__Work item__: Resume the passage below about the God of the Bible, picking up right after its final sentence.
━━━━━ Page extract ━━━━━
1. WHO IS THIS GOD OF WHOM I AM SPEAKING?

I am talking about the ‘Creator of the rolling spheres,’ the ‘ineffably sublime’ Maker of the heavens and the earth. The God who sustains moment by moment the world he made, the God who made everything out of nothing. All mankind lives and moves and has its being not in chance or in meaninglessness but in him. He is a morally righteous God, perfect in goodness, knowledge and power. There is no hint whatsoever of malice, or cruelty, or meanness in him. God is light and in him is no darkness at all. He is also a personal God, in other words, the God who made man in his image and likeness. He is not a silent God, as mysterious as ‘dark matter.’ He spoke to our fathers by the prophets and finally spoke to men and women by his Son and his apostles. It is the God of the Bible of whom I am speaking, not Allah and not Buddah and not any of the gods of the Hindus.

God made us capable of living in a personal love relationship with him and with our fellow human beings. He has spelled out what that means in his law, summarizing it like this, that we love God with all our heart and soul, and that we love our neighbour as ourselves. Things like that he has also written on our hearts, and he has given us a conscience that commends us when we act in that way, but rebukes us when we do wrong. It is the God of your conscience of whom I am speaking.
━━━━━ Records ━━━━━
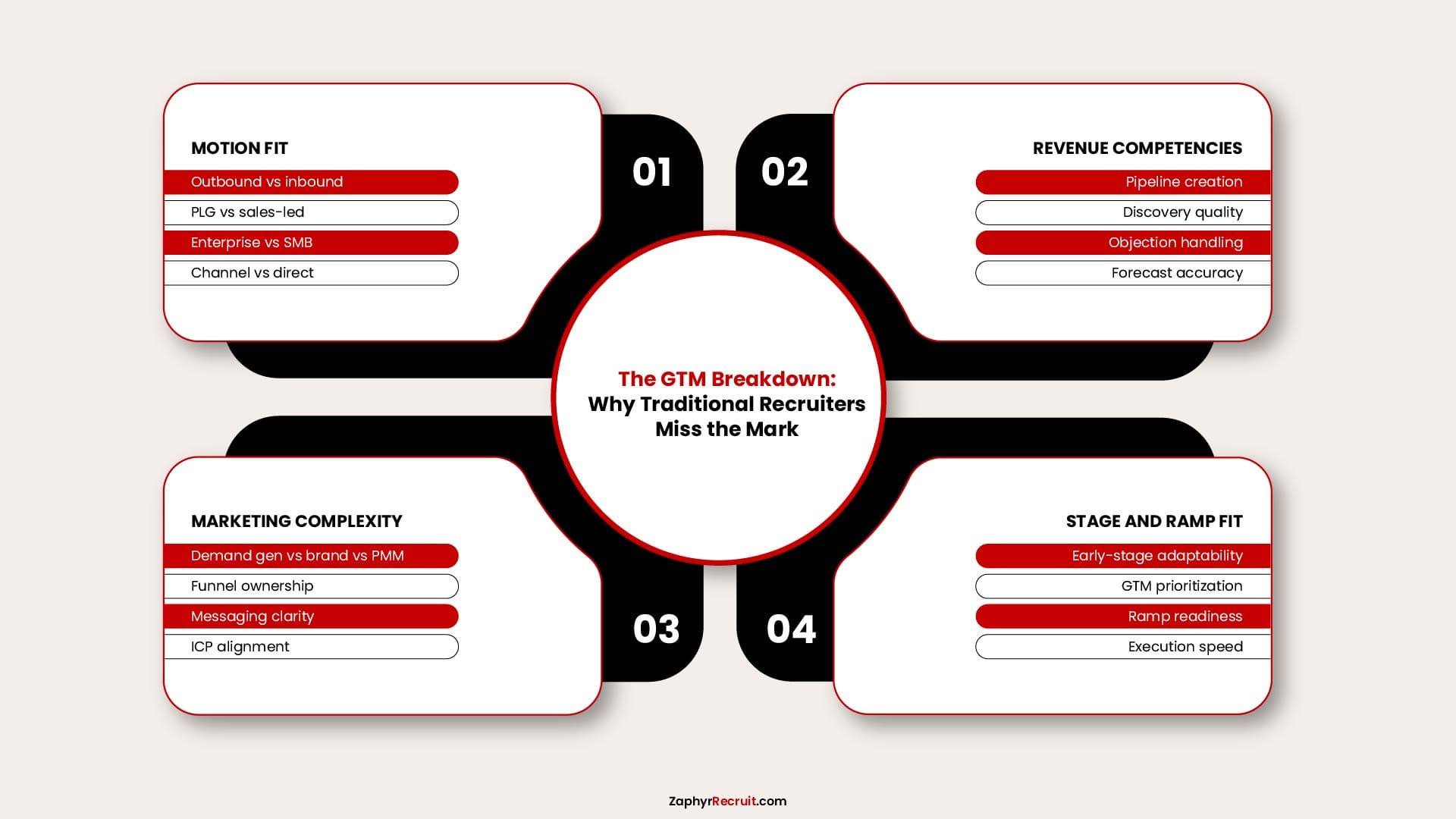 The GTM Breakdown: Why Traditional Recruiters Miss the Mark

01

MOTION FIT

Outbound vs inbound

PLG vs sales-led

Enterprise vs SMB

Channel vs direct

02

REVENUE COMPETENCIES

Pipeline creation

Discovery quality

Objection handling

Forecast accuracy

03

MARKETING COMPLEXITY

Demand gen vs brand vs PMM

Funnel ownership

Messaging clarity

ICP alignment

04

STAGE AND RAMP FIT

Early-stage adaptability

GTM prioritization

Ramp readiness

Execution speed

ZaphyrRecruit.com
━━━━━
__Answer box__:
When we rebelled against him in our father Adam and by our own selfishness we spoiled God’s creation; we corrupted ourselves, we damaged relationships, and deservedly we came under God’s condemnation. But in his immense mercy and love he sent a Saviour into the world in the person of his Son Jesus Christ, to restore us and reconcile us to God. Our Lord accomplished this by living the life of love for God and his neighbour that we have failed to live, and he suffered the death of condemnation as the Lamb of God to take away the sin of the world.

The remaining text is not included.